= Text extract =
━━━━━━━━━━━━━━━━━━━━

Thursday, March 3, 2011

Amber Room Update

Regular readers of this blog will know that along with covering my primary interests of the American Revolution and U.S. Civil War, I like to occasionally post items that cover other periods of history in which I am also interested.

With an interest in World War II, I have long been fascinated by the story of the Amber Room. I posted a news story on it back in October, and it is still the MOST widely read post in the history of this blog.

Below is a second news article by the United Kingdom's Daily Mail on the Amber Room from January 2010 - absolutely fascinating stuff. In it, a historian claimed that he found the Amber Room somewhere in Kaliningrad, Russia, which used to be German East Prussia. I will see if I find an update on this article as well as more current news articles on the Amber Room. Stay tuned!

'Priceless' Amber Room of the Tsars, looted and hidden by the Nazis, is 'found' by Russian treasure hunter

By Allan Hall

The Amber Room of the Tsars - one of the greatest missing treasures of WW2 that was looted by the Nazis during their invasion of the Soviet Union - may have been found.A Russian treasure hunter is currently excavating in the enclave of Kaliningrad where he has discovered a World War II era bunker that the local German high command used in the battle for the city in 1945.If Sergei Trifonov is correct then he has solved one of the greatest riddles left over from the war - and will make himself into a multi-millionaire. He anticipates that he will break into the bunker by the end of the month to find the treasure.

Crafted entirely out of amber, gold and precious stones, the room made of numerous panels was a masterpiece of baroque art and widely regarded as the world's most important art treasure. When its 565 candles were lit the Amber Room was said to 'glow a fiery gold'. It is estimated to be worth around £150million, but many consider it priceless. It was presented to Peter the Great in 1716 by the King of Prussia. Later, Catherine the Great commissioned a new generation of craftsmen to embellish the room and moved it from the Winter Palace in St Petersburg to her new summer abode in Tsarskoye Selo, outside the city.

The room was seized by the marauding Germans during their onslaught on Russia in 1941. Prussian count Sommes Laubach, the Germans' 'art protection officer' and holder of a degree in art history, supervised the room's transport to Koenigsberg Castle in what was then East Prussia.

━━━━━━━━━━━━━━━━━━━━

= Excerpted data =
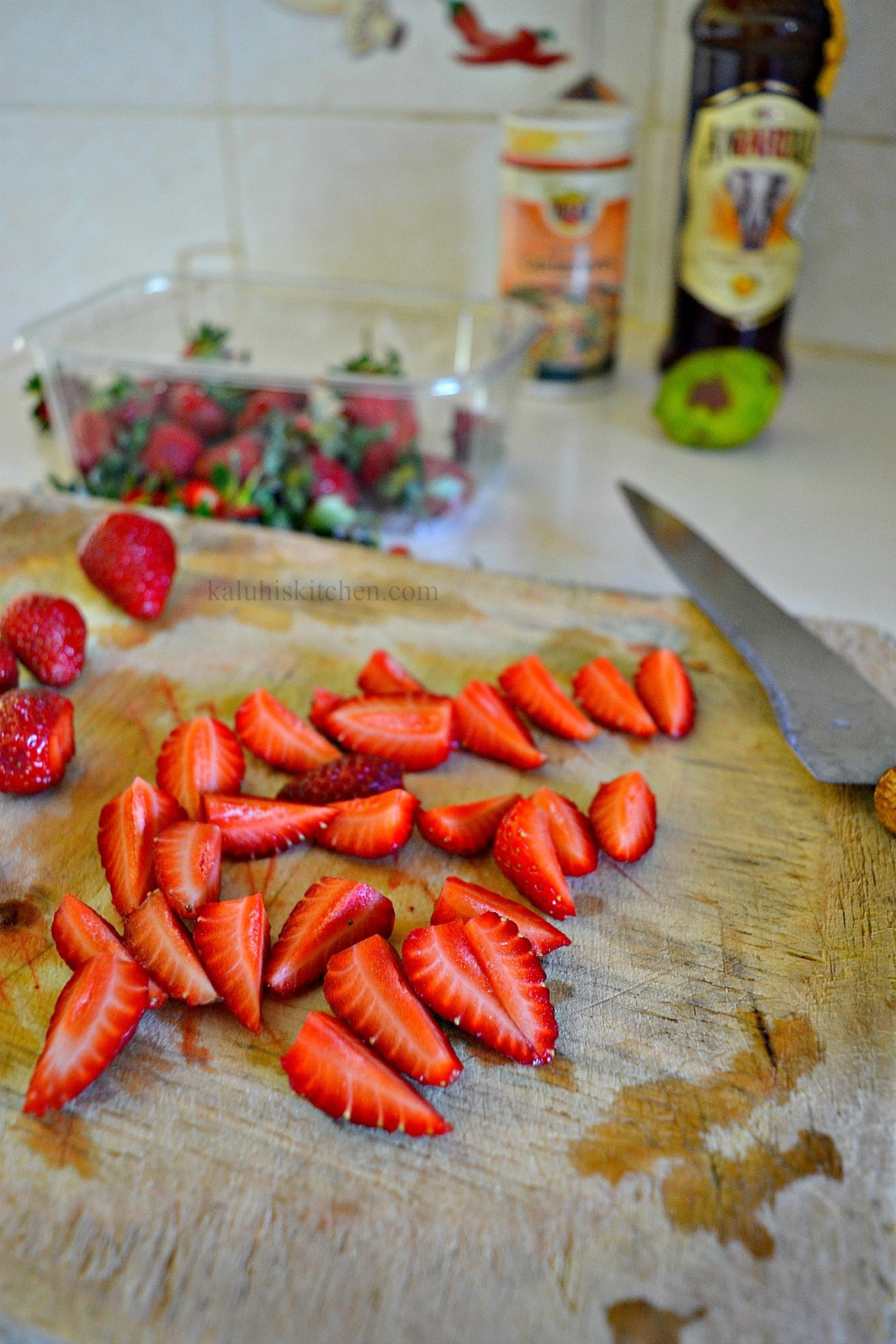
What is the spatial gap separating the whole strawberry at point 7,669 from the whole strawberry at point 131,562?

━━━━━━━━━━━━━━━━━━━━

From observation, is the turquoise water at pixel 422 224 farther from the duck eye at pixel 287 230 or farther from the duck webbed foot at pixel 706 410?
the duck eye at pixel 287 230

━━━━━━━━━━━━━━━━━━━━

= Given request =
Reproduce the passage of the Amber Room blog post starting with "Thursday, March 3, 2011" and going on through "am also interested.".

= Response =
Thursday, March 3, 2011

Amber Room Update

Regular readers of this blog will know that along with covering my primary interests of the American Revolution and U.S. Civil War, I like to occasionally post items that cover other periods of history in which I am also interested.